Milli Savunma Bakanlığı (MSB), Tokat'ta 30 Ağustos Zafer Bayramı'yla ilgili düzenlenen resepsiyonda Tokat Valisi Numan Hatipoğlu'nun elini sıkmayan askerlerle ilgili açıklama yapmış ve askerlerin görevden alınıp Yüksek Disiplin Kuruluna sevk edildiğini duyurmuştu.

 

Eski AKP İstanbul Milletvekili ve Yeni Şafak yazarı Mehmet Metiner, "Askeriyedeki o damara dikkat…" başlıklı bir yazıyla konuyu köşesine taşıdı. 

"Valilik bir temsil makamıdır. Seçilmiş Cumhurbaşkanı’nın şahsında devleti temsil eden kişidir vali. Onun elini taammüden sıkmamak, onun şahsında alenen seçilmiş otoriteye saygısızlığın ötesinde meydan okuma anlamına gelir" diyen Metiner, olayın münferit olmadığını öne sürüp ileriye yönelik yeni bir "darbe girişimi" imasında bulundu. 

Görüntülerde, diğer rütbeli subayların da en öndeki komutanla birlikte hareket ettiklerinin açıkça görüldüğüne dikkat çeken Metiner, "Ama bence asıl önemlisi, ordu içinde böyle bir damarın hâlâ varlığını sürdürdüğünün görülmüş olmasıdır. Sorun münferiden Tokat’la ilgili düşünülürse asıl sorun gözden kaçırılmış olur. Bunun ileride yol açacağı sonuçlar da elbette vahim olur" dedi. 

"ANA DAMAR DEVRİLMESİNDEN YANA"

Metiner şöyle devam etti:

"Hemen o birileri “damar”dan kastımın FETÖ olduğunu söyleyeceğimi varsayabilir. Bence sürüklenmek istediğimiz asıl tuzak da bu işte. Hep FETÖ üzerinde odaklanıp asıl diğer damarı görmezlikten gelmemiz isteniyor. Veya FETÖ ile mücadele adı altında o diğer damara iktidar alanının açılması… Ayrıntısına girmenin yeri burası değil. FETÖ’den önce de hangi damarın hangi saiklerle veya ideolojik mülahazalarla kendini rejimin sahibi veya bekçisi sayıp müdahale hakkını kendinde bulduğunu düşünecek olursak ne dediğim anlaşılır.

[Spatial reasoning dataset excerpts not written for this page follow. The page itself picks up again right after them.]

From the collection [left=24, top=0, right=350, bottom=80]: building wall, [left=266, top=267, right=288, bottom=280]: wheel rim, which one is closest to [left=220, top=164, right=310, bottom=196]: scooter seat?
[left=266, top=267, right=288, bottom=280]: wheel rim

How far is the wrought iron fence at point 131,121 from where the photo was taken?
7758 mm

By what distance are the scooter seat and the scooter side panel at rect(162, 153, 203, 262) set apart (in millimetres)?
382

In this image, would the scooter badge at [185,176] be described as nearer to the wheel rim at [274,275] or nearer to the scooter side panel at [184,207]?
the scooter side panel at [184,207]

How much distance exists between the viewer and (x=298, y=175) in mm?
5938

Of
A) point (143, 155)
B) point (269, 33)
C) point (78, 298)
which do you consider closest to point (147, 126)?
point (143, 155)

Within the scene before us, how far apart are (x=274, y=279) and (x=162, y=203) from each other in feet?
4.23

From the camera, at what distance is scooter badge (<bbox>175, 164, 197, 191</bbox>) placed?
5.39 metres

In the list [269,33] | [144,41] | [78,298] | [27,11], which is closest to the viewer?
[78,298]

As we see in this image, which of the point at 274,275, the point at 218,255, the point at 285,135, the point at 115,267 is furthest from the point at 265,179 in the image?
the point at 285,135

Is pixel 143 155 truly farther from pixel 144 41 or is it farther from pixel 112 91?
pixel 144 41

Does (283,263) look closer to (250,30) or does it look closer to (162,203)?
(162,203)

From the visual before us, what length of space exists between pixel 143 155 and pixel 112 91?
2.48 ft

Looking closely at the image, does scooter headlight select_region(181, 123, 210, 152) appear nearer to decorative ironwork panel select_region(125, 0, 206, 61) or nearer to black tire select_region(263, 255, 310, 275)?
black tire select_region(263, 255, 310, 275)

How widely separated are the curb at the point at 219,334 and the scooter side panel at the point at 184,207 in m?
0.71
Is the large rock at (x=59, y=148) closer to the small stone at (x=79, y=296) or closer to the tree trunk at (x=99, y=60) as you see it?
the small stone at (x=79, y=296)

O damarın malum dış ve iç odaklar tarafından tekrar organizeli bir biçimde harekete geçirilmeyeceğine inanmak veya artık bu tür bir meydan okumanın yaşanmayacağını varsaymak ham hayalcilikten öte bir şey değil. Şayet mevcut siyasi seçilmiş otorite buna inanmış veya inandırılmışsa yandığımızın resmidir.

O damar bugün kılık değiştirerek varlığını sürdürüyor. FETÖ ile mücadele veya FETÖ’cü unsurların tasfiyesi sürecinde oynadıkları rol, oynamak zorunda kaldıkları bir roldü. Yoksa FETÖ’nün alaşağı etmek istediği Erdoğan’a ve Erdoğan’ın şahsında somutlaşan değerler sistemine duydukları inanç ve güvenle alakalı değildi. Veya sivil otoritenin yegâne belirleyici olduğu demokratik sistemden yana oldukları için değildi. Hepsini kastederek söylemiyorum. Ama ana damar, büyük çoğunluğuyla, bugün bile Erdoğan’ın temsil ettiği sistemin devrilmesinden yanadır. Bunu 15 Temmuz’dan sonra oluşan yeni sistem içinde telaffuz edemiyor olmalarını, artık askeriyenin içinde o damarın kalmadığına yorumlamak akla ve hakikate ziyan olur. Ve sonuçları da hiç hayırlı olmaz."